Winning Women's Hearts and Minds: Selling Cold War Culture in the US and the USSR
When and Where
Speakers
Description
This presentation will discuss how print culture, or “polite propaganda” was utilized to deploy images of supposedly happy American women as feminine wives, mothers and homemakers living under a capitalistic consumer culture. Through magazines such as the Ladies’ Home Journal and Amerika, the latter distributed in the Soviet Union, the U.S. government hoped to convince American women and Russian “babushkas” of the superiority of the American way of life and in the process, undermine a Soviet regime that promoted “gender equality” in place of the “special status” of American women. More broadly, it sheds light on the significance of women, gender, and consumption to international politics during the Cold War.
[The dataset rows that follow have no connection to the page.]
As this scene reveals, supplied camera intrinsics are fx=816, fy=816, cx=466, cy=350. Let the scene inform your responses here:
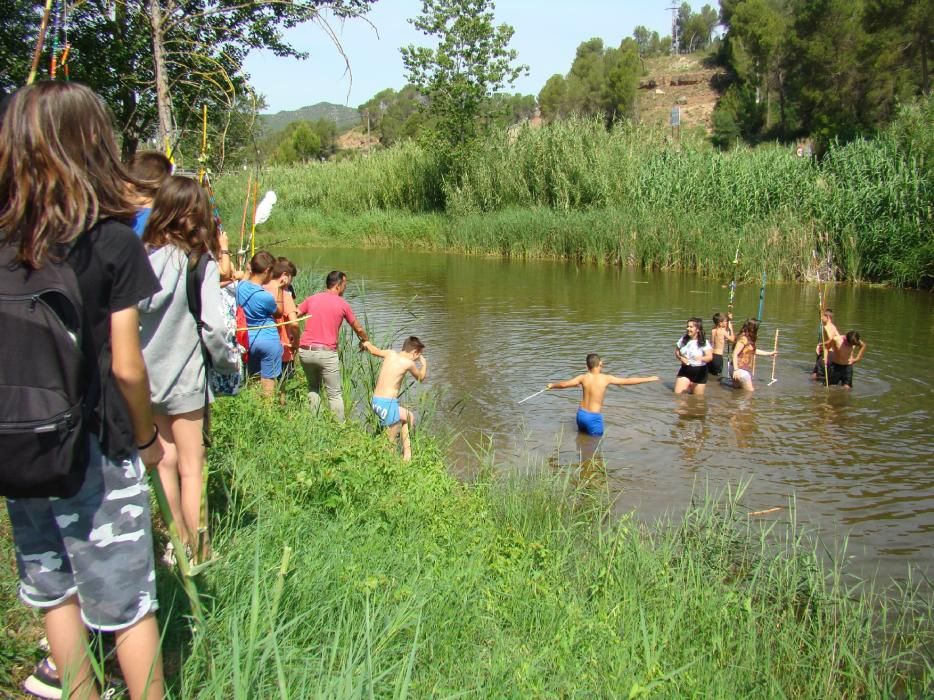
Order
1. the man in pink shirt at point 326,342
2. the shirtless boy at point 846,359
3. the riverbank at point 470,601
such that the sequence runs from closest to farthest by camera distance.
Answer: the riverbank at point 470,601
the man in pink shirt at point 326,342
the shirtless boy at point 846,359

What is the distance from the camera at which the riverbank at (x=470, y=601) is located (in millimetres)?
3059

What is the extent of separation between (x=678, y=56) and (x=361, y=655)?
11475 centimetres

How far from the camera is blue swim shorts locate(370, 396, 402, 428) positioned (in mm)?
7322

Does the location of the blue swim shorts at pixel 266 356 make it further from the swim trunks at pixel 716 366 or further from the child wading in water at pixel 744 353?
the swim trunks at pixel 716 366

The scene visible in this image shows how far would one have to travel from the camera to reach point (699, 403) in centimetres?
1105

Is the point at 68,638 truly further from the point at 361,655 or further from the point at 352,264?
the point at 352,264

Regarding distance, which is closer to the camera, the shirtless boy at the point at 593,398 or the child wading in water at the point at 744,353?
the shirtless boy at the point at 593,398

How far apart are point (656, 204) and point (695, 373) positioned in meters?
13.0

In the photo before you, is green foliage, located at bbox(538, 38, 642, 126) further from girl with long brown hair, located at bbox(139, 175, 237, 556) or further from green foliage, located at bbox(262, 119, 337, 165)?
girl with long brown hair, located at bbox(139, 175, 237, 556)

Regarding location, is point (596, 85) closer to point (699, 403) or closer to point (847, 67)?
point (847, 67)

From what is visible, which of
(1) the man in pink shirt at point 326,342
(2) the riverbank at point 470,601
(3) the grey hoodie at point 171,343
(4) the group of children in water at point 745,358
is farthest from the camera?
(4) the group of children in water at point 745,358

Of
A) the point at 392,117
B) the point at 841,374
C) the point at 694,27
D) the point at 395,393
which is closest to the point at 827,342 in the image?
the point at 841,374

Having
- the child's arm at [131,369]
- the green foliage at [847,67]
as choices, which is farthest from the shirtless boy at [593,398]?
the green foliage at [847,67]

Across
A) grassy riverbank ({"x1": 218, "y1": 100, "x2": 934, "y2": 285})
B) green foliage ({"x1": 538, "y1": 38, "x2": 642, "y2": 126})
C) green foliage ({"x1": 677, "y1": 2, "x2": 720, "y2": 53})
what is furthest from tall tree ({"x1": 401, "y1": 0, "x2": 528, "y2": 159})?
green foliage ({"x1": 677, "y1": 2, "x2": 720, "y2": 53})
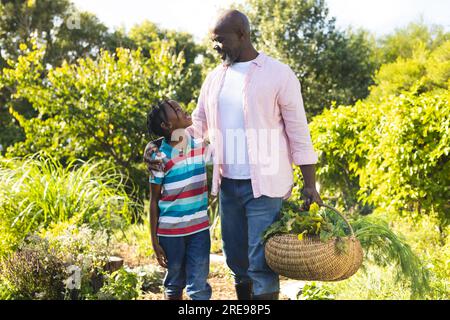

Analyzing the Cold War through this unique lens reveals a broader U.S. foreign policy approach which sought to gradually destabilize the Soviet government not just through political and military means, but also through cultural diplomacy.
-- Speaker Bio --
Diana Cucuz specializes in American, women’s and cultural history and the intersections of foreign and domestic policy, and politics and culture. Her research focuses on the post-World War II era, and in particular the ways in which the U.S. government and media politicized women, traditional gender roles and consumer culture during the early Cold War. Her first book, Winning Women’s Hearts and Minds (University of Toronto Press), will be released in February 2023. She is currently working on a second book, on the American National Exhibition which took place in Moscow during the summer of 1959. Dr. Cucuz holds a PhD from York University and teaches at the University of Toronto and Toronto Metropolitan University.